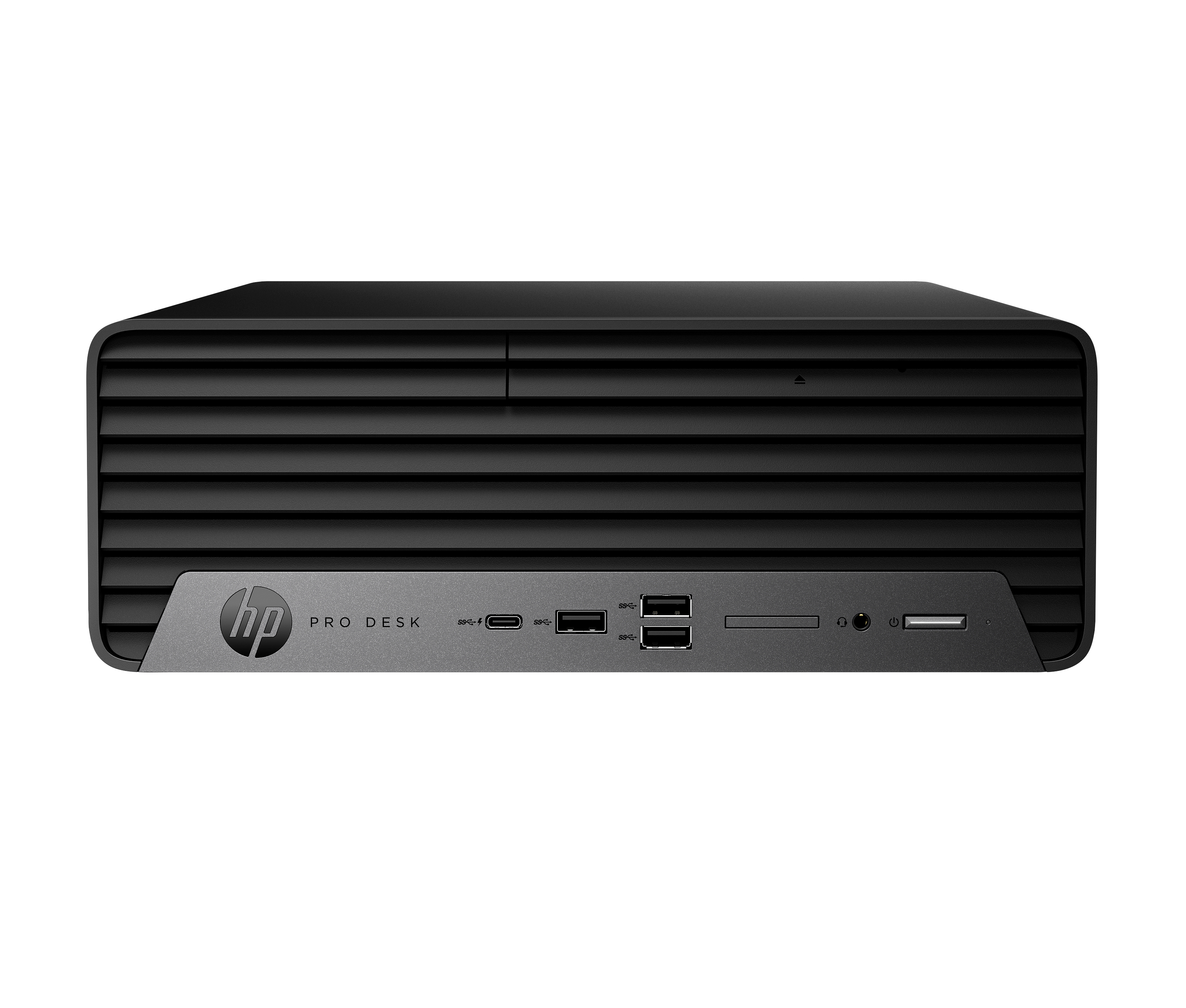 HP Pro SFF 400 G9 Intel Core i5-14500 16GB 512GB/SSD W11P 1J War (DE)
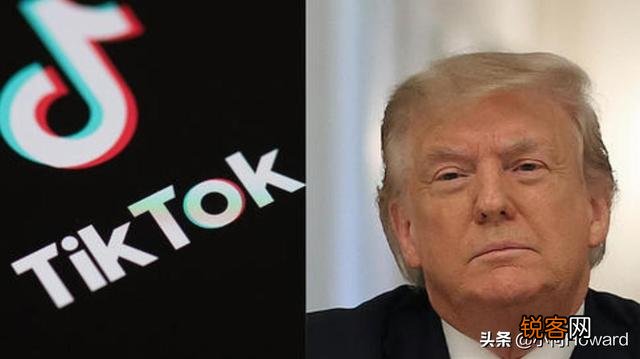 有没有和我一样,感觉扎克伯格很可怕？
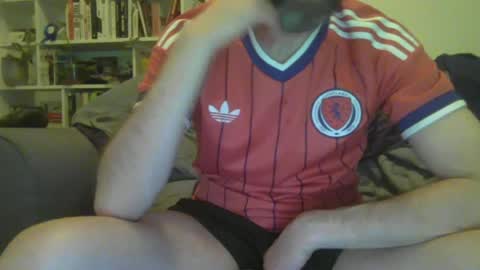 Geon online show from 06-24-26, 02:32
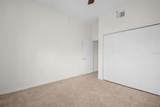 100 4TH Avenue - Photo 25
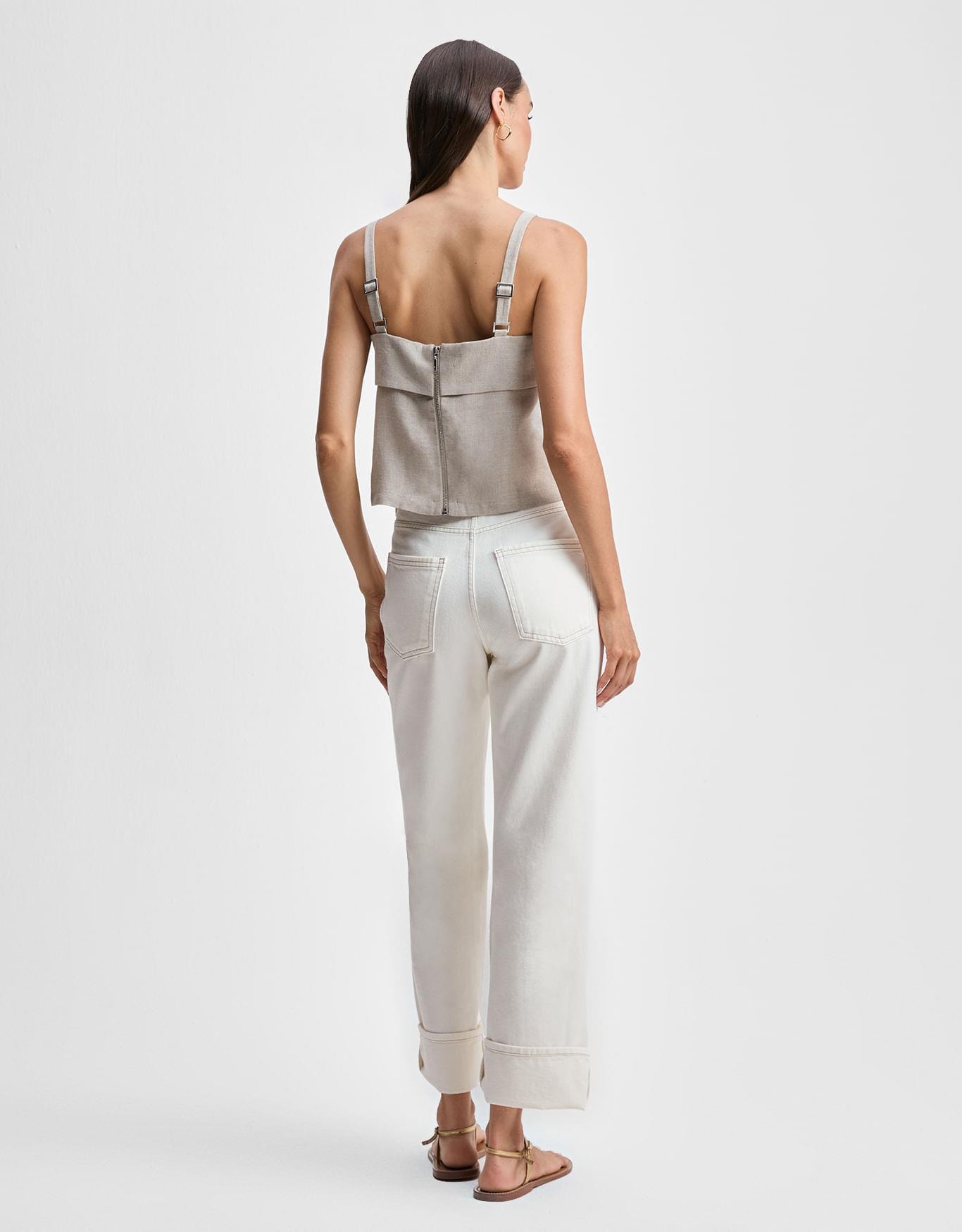 image_96b2f9cf-d667-4ddb-a450-5329aa9020b3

# EXERCISE GOAL
Word for word, set down every record, keeping the images out.

# OUTPUT FOR THIS TASK
 HP Pro SFF 400 G9 Intel Core i5-14500 16GB 512GB/SSD W11P 1J War (DE)
 有没有和我一样,感觉扎克伯格很可怕？
 Geon online show from 06-24-26, 02:32
 100 4TH Avenue - Photo 25
 image_96b2f9cf-d667-4ddb-a450-5329aa9020b3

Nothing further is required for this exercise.